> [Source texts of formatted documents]

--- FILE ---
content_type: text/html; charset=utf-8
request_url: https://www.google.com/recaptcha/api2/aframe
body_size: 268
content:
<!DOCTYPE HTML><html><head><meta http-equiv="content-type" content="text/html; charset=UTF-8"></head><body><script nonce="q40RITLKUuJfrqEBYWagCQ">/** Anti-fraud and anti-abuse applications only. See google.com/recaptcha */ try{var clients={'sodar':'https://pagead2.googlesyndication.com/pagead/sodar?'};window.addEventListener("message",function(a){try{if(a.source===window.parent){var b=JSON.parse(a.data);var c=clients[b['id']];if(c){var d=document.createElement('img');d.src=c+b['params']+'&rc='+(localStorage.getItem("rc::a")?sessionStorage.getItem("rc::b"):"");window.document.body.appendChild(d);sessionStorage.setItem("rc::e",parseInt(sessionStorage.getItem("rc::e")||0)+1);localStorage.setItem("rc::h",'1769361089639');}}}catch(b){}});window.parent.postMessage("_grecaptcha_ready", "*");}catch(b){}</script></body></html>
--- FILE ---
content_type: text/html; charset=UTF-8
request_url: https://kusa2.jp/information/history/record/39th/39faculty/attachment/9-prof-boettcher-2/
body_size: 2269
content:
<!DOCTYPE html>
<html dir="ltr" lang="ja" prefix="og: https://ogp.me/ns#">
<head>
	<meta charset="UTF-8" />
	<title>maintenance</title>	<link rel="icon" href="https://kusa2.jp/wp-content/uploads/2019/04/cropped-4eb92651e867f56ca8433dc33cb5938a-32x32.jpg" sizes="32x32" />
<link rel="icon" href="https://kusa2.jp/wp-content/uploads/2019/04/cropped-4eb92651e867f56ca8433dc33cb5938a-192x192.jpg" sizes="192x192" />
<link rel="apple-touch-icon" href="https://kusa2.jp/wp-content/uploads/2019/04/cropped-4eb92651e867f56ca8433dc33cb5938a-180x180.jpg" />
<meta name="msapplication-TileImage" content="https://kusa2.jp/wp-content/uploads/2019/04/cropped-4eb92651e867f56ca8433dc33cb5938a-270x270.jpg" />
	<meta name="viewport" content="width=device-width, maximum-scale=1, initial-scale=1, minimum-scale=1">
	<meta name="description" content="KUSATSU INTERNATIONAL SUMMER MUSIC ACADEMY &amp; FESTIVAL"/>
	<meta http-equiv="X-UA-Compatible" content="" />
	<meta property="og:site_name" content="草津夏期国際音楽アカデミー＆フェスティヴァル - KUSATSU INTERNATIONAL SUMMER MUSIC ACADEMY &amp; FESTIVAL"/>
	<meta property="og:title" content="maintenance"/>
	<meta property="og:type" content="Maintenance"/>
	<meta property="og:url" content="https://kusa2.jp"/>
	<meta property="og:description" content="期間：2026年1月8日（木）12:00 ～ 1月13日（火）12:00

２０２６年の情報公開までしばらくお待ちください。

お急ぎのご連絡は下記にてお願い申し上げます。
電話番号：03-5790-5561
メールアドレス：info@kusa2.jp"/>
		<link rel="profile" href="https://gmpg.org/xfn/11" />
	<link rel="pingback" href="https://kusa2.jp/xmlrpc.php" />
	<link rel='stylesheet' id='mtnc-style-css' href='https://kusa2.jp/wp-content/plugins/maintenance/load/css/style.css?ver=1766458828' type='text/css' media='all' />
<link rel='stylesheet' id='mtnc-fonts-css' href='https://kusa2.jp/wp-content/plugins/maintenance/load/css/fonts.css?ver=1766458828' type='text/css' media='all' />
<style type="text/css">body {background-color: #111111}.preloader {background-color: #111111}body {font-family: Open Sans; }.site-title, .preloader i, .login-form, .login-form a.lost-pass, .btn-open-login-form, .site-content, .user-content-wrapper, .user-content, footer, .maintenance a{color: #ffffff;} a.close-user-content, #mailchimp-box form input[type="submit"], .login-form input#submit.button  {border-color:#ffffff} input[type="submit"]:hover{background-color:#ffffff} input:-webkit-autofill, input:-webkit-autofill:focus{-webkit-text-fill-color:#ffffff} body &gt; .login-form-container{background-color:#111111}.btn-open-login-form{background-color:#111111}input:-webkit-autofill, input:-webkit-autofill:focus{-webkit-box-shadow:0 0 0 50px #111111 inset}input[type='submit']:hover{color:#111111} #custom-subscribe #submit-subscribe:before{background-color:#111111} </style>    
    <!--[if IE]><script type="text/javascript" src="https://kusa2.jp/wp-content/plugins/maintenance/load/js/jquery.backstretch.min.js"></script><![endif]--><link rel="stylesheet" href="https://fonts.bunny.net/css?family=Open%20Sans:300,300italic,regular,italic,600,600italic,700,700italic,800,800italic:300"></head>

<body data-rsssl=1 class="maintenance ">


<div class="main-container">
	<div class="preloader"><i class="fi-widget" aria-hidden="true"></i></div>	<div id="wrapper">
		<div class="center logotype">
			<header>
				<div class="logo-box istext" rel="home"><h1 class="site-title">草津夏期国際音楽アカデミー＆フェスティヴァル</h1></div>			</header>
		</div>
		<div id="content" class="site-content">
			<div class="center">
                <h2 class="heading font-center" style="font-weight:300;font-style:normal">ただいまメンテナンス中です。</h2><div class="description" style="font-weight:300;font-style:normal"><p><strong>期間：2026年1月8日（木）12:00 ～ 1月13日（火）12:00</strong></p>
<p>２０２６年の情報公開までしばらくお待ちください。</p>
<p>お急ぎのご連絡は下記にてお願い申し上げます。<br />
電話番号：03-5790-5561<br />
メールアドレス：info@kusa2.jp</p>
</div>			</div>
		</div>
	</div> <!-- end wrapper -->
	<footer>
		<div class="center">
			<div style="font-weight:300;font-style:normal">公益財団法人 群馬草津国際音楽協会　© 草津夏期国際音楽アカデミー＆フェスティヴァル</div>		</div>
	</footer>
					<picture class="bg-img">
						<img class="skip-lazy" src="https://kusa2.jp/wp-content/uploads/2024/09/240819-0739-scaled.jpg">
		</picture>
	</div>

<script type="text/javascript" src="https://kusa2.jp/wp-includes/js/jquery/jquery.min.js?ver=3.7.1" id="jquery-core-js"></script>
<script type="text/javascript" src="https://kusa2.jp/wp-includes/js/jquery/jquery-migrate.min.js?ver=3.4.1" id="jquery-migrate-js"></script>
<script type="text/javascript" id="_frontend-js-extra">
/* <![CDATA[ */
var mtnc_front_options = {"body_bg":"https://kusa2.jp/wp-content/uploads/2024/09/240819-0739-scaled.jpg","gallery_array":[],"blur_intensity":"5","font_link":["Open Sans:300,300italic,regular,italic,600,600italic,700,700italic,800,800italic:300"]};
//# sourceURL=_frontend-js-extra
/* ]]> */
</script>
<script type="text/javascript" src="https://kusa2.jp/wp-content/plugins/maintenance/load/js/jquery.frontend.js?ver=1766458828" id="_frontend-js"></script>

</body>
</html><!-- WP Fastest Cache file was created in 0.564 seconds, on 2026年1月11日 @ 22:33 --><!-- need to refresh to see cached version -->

> [Work item]
Return each record exactly as given.

> [Solution to this task]
--- FILE ---
content_type: text/html; charset=utf-8
request_url: https://www.google.com/recaptcha/api2/aframe
body_size: 268
content:
<!DOCTYPE HTML><html><head><meta http-equiv="content-type" content="text/html; charset=UTF-8"></head><body><script nonce="q40RITLKUuJfrqEBYWagCQ">/** Anti-fraud and anti-abuse applications only. See google.com/recaptcha */ try{var clients={'sodar':'https://pagead2.googlesyndication.com/pagead/sodar?'};window.addEventListener("message",function(a){try{if(a.source===window.parent){var b=JSON.parse(a.data);var c=clients[b['id']];if(c){var d=document.createElement('img');d.src=c+b['params']+'&rc='+(localStorage.getItem("rc::a")?sessionStorage.getItem("rc::b"):"");window.document.body.appendChild(d);sessionStorage.setItem("rc::e",parseInt(sessionStorage.getItem("rc::e")||0)+1);localStorage.setItem("rc::h",'1769361089639');}}}catch(b){}});window.parent.postMessage("_grecaptcha_ready", "*");}catch(b){}</script></body></html>
--- FILE ---
content_type: text/html; charset=UTF-8
request_url: https://kusa2.jp/information/history/record/39th/39faculty/attachment/9-prof-boettcher-2/
body_size: 2269
content:
<!DOCTYPE html>
<html dir="ltr" lang="ja" prefix="og: https://ogp.me/ns#">
<head>
	<meta charset="UTF-8" />
	<title>maintenance</title>	<link rel="icon" href="https://kusa2.jp/wp-content/uploads/2019/04/cropped-4eb92651e867f56ca8433dc33cb5938a-32x32.jpg" sizes="32x32" />
<link rel="icon" href="https://kusa2.jp/wp-content/uploads/2019/04/cropped-4eb92651e867f56ca8433dc33cb5938a-192x192.jpg" sizes="192x192" />
<link rel="apple-touch-icon" href="https://kusa2.jp/wp-content/uploads/2019/04/cropped-4eb92651e867f56ca8433dc33cb5938a-180x180.jpg" />
<meta name="msapplication-TileImage" content="https://kusa2.jp/wp-content/uploads/2019/04/cropped-4eb92651e867f56ca8433dc33cb5938a-270x270.jpg" />
	<meta name="viewport" content="width=device-width, maximum-scale=1, initial-scale=1, minimum-scale=1">
	<meta name="description" content="KUSATSU INTERNATIONAL SUMMER MUSIC ACADEMY &amp; FESTIVAL"/>
	<meta http-equiv="X-UA-Compatible" content="" />
	<meta property="og:site_name" content="草津夏期国際音楽アカデミー＆フェスティヴァル - KUSATSU INTERNATIONAL SUMMER MUSIC ACADEMY &amp; FESTIVAL"/>
	<meta property="og:title" content="maintenance"/>
	<meta property="og:type" content="Maintenance"/>
	<meta property="og:url" content="https://kusa2.jp"/>
	<meta property="og:description" content="期間：2026年1月8日（木）12:00 ～ 1月13日（火）12:00

２０２６年の情報公開までしばらくお待ちください。

お急ぎのご連絡は下記にてお願い申し上げます。
電話番号：03-5790-5561
メールアドレス：info@kusa2.jp"/>
		<link rel="profile" href="https://gmpg.org/xfn/11" />
	<link rel="pingback" href="https://kusa2.jp/xmlrpc.php" />
	<link rel='stylesheet' id='mtnc-style-css' href='https://kusa2.jp/wp-content/plugins/maintenance/load/css/style.css?ver=1766458828' type='text/css' media='all' />
<link rel='stylesheet' id='mtnc-fonts-css' href='https://kusa2.jp/wp-content/plugins/maintenance/load/css/fonts.css?ver=1766458828' type='text/css' media='all' />
<style type="text/css">body {background-color: #111111}.preloader {background-color: #111111}body {font-family: Open Sans; }.site-title, .preloader i, .login-form, .login-form a.lost-pass, .btn-open-login-form, .site-content, .user-content-wrapper, .user-content, footer, .maintenance a{color: #ffffff;} a.close-user-content, #mailchimp-box form input[type="submit"], .login-form input#submit.button  {border-color:#ffffff} input[type="submit"]:hover{background-color:#ffffff} input:-webkit-autofill, input:-webkit-autofill:focus{-webkit-text-fill-color:#ffffff} body &gt; .login-form-container{background-color:#111111}.btn-open-login-form{background-color:#111111}input:-webkit-autofill, input:-webkit-autofill:focus{-webkit-box-shadow:0 0 0 50px #111111 inset}input[type='submit']:hover{color:#111111} #custom-subscribe #submit-subscribe:before{background-color:#111111} </style>    
    <!--[if IE]><script type="text/javascript" src="https://kusa2.jp/wp-content/plugins/maintenance/load/js/jquery.backstretch.min.js"></script><![endif]--><link rel="stylesheet" href="https://fonts.bunny.net/css?family=Open%20Sans:300,300italic,regular,italic,600,600italic,700,700italic,800,800italic:300"></head>

<body data-rsssl=1 class="maintenance ">


<div class="main-container">
	<div class="preloader"><i class="fi-widget" aria-hidden="true"></i></div>	<div id="wrapper">
		<div class="center logotype">
			<header>
				<div class="logo-box istext" rel="home"><h1 class="site-title">草津夏期国際音楽アカデミー＆フェスティヴァル</h1></div>			</header>
		</div>
		<div id="content" class="site-content">
			<div class="center">
                <h2 class="heading font-center" style="font-weight:300;font-style:normal">ただいまメンテナンス中です。</h2><div class="description" style="font-weight:300;font-style:normal"><p><strong>期間：2026年1月8日（木）12:00 ～ 1月13日（火）12:00</strong></p>
<p>２０２６年の情報公開までしばらくお待ちください。</p>
<p>お急ぎのご連絡は下記にてお願い申し上げます。<br />
電話番号：03-5790-5561<br />
メールアドレス：info@kusa2.jp</p>
</div>			</div>
		</div>
	</div> <!-- end wrapper -->
	<footer>
		<div class="center">
			<div style="font-weight:300;font-style:normal">公益財団法人 群馬草津国際音楽協会　© 草津夏期国際音楽アカデミー＆フェスティヴァル</div>		</div>
	</footer>
					<picture class="bg-img">
						<img class="skip-lazy" src="https://kusa2.jp/wp-content/uploads/2024/09/240819-0739-scaled.jpg">
		</picture>
	</div>

<script type="text/javascript" src="https://kusa2.jp/wp-includes/js/jquery/jquery.min.js?ver=3.7.1" id="jquery-core-js"></script>
<script type="text/javascript" src="https://kusa2.jp/wp-includes/js/jquery/jquery-migrate.min.js?ver=3.4.1" id="jquery-migrate-js"></script>
<script type="text/javascript" id="_frontend-js-extra">
/* <![CDATA[ */
var mtnc_front_options = {"body_bg":"https://kusa2.jp/wp-content/uploads/2024/09/240819-0739-scaled.jpg","gallery_array":[],"blur_intensity":"5","font_link":["Open Sans:300,300italic,regular,italic,600,600italic,700,700italic,800,800italic:300"]};
//# sourceURL=_frontend-js-extra
/* ]]> */
</script>
<script type="text/javascript" src="https://kusa2.jp/wp-content/plugins/maintenance/load/js/jquery.frontend.js?ver=1766458828" id="_frontend-js"></script>

</body>
</html><!-- WP Fastest Cache file was created in 0.564 seconds, on 2026年1月11日 @ 22:33 --><!-- need to refresh to see cached version -->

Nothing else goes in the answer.